Did you know that without adequate rest, the brain’s ability to function quickly deteriorates. See it’s because the brain works harder to counteract sleep deprivation effects, but operates less effectively: concentration levels drop, and memory becomes impaired. Yup memory becomes impaired and I will forget that I have a daughter and that I am human!

Similarly, the brain’s ability to problem solve is greatly impaired. Decision-making abilities are compromised, and the brain falls into rigid thought patterns that make it difficult to generate new problem-solving ideas. The easiest way to resolve a problem for my evil twin is to get rid of the problem. Scary huh?

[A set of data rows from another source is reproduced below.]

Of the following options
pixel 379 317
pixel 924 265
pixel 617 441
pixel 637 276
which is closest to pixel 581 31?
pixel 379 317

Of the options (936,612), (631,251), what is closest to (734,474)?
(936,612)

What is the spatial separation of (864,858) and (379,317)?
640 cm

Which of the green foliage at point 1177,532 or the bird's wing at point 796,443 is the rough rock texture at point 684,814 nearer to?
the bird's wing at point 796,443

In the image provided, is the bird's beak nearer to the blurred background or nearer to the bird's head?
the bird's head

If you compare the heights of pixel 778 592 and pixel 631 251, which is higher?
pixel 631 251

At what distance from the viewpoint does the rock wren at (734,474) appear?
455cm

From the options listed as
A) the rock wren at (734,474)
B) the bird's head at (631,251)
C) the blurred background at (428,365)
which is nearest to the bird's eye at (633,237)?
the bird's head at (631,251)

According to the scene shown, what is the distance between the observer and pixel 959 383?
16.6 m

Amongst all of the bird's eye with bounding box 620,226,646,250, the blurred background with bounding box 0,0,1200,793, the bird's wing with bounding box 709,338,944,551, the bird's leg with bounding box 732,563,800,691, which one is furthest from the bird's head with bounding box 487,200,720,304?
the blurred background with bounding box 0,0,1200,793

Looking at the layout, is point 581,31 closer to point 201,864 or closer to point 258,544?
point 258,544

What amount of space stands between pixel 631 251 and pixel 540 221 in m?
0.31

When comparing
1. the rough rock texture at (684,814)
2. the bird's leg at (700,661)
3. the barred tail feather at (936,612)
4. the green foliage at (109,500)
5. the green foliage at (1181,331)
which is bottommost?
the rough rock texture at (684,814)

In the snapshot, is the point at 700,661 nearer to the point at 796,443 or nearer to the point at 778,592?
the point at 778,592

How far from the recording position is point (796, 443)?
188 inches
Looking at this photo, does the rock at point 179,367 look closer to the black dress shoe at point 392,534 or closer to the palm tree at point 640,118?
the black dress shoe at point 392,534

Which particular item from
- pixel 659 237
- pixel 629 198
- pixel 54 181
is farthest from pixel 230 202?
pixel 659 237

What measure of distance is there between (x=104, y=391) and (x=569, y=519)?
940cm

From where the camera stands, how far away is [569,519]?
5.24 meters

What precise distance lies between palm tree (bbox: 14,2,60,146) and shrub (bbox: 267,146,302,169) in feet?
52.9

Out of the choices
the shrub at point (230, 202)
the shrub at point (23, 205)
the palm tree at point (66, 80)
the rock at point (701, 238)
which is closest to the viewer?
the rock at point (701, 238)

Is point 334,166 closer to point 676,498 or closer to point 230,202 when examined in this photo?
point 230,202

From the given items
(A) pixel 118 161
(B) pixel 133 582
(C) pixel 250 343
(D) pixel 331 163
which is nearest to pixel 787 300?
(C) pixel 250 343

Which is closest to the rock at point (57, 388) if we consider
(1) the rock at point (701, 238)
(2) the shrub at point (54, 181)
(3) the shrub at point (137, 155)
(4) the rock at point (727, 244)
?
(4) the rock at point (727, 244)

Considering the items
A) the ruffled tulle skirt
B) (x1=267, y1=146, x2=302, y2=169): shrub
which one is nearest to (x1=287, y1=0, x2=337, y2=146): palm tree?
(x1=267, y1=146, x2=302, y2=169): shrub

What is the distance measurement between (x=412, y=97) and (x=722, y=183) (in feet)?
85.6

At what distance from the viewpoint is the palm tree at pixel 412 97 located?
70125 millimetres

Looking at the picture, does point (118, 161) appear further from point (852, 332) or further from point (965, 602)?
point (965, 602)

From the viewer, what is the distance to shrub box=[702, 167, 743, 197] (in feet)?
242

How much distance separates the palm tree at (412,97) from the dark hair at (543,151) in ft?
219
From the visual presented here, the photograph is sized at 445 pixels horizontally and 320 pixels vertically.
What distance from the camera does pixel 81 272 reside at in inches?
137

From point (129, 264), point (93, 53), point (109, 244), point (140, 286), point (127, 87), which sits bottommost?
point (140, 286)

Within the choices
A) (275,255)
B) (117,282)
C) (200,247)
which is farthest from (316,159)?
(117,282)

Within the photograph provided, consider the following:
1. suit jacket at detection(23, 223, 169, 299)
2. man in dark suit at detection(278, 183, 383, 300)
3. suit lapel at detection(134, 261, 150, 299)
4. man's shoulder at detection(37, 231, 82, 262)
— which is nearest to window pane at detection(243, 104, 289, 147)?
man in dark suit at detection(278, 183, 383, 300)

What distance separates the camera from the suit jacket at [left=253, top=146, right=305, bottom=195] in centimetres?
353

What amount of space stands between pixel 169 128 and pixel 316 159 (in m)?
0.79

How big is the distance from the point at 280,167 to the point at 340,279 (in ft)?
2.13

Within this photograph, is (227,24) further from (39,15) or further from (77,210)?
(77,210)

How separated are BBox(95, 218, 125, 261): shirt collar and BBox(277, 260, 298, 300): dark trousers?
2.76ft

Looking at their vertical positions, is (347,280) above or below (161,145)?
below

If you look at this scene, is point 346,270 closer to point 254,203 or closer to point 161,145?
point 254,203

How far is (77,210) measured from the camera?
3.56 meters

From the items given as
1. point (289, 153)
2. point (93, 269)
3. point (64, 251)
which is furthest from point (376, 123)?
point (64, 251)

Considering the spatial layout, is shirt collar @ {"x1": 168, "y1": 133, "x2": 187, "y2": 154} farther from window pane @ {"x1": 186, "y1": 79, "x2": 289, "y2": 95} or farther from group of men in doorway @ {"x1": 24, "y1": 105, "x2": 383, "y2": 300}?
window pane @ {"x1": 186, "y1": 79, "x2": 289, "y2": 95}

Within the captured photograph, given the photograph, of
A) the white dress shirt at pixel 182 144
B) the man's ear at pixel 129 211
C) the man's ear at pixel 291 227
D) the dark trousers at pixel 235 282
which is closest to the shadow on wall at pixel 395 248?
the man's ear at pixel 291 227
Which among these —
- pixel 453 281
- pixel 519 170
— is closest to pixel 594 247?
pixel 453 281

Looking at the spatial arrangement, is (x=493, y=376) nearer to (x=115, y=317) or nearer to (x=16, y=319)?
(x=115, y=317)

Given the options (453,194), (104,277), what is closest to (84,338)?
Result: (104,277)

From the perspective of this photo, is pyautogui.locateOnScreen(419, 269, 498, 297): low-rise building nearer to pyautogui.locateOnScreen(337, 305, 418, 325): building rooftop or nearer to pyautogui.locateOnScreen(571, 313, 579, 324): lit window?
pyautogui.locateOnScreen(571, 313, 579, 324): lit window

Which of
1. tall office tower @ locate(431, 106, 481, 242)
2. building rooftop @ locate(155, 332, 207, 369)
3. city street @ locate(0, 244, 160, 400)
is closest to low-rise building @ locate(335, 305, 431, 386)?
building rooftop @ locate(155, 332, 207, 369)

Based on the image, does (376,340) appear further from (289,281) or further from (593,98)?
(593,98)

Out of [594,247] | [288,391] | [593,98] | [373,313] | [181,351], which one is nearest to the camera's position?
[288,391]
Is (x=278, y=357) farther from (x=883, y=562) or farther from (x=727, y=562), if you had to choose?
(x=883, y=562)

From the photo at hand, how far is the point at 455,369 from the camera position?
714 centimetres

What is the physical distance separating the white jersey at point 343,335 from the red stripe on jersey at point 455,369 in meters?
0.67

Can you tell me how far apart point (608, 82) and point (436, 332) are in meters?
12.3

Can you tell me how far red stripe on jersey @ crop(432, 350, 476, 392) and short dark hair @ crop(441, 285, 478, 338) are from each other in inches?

Insufficient rest can also cause people to have hallucinations. My evil twin hallucinates that everyone is out to get her! Paranoia like Fox Mulder on the X-files the series, the Fox Mulder on the X-files the movies is kinda different really. From paranoid he is a believer of all things. His “Trust No One” mantra disappeared being in isolation for more than 10 years and living with the still ever logical Dana Scully.

Other typical effects of sleep deprivation include:

* depression – check
* heart disease – I don’t know yet
* hypertension – yup got that one I believe
* irritability – oh yes! I am a walking land mine
* slower reaction times – uhmmm… maybe I don’t know
* slurred speech – hmmmm… I don’t think so, ask my mother
* tremors – what tremors? vibration or vibrator? hehe!
* http://www.sleep-deprivation.com/articles/effects-of-sleep-deprivation/

Well I get three and a half out of seven, is that good or bad? Oh well, whatever. I just need to sleep, long uninterrupted, restful sleep that I am deprived more often than not.

Would it be a consolation that despite lack of sleep I still look 20 and fresh? Whatever, like you care.

Argh! Am I the only one who feels this way?

Here's something else you can read

10 Comments

  1. i feel the same way sometimes.. nakakinis na kse tlga minsan diba?

  2. hi earth!
    Well, I have to admit I was a bit surprised when I read the “I wish my daughter was never been born” bit. lol
    but as I read on, I completely understand. It’s not that I wish the same about my daughter, but I understand.
    Because you see, you can feel the same way about everyone you have a real responsibility for. For me, it’s not my daughter, but I am a carer of someone. It can be exhausting. People do not understand unless they know how it is really like. I feel the same way for this person.

    Bottomline, you don’t give up because there’s too much love.

  3. ah – tsaka kursunada ko itong bagong pagkakalatag ng iyong ah pakset ano ba tagalog ng blog?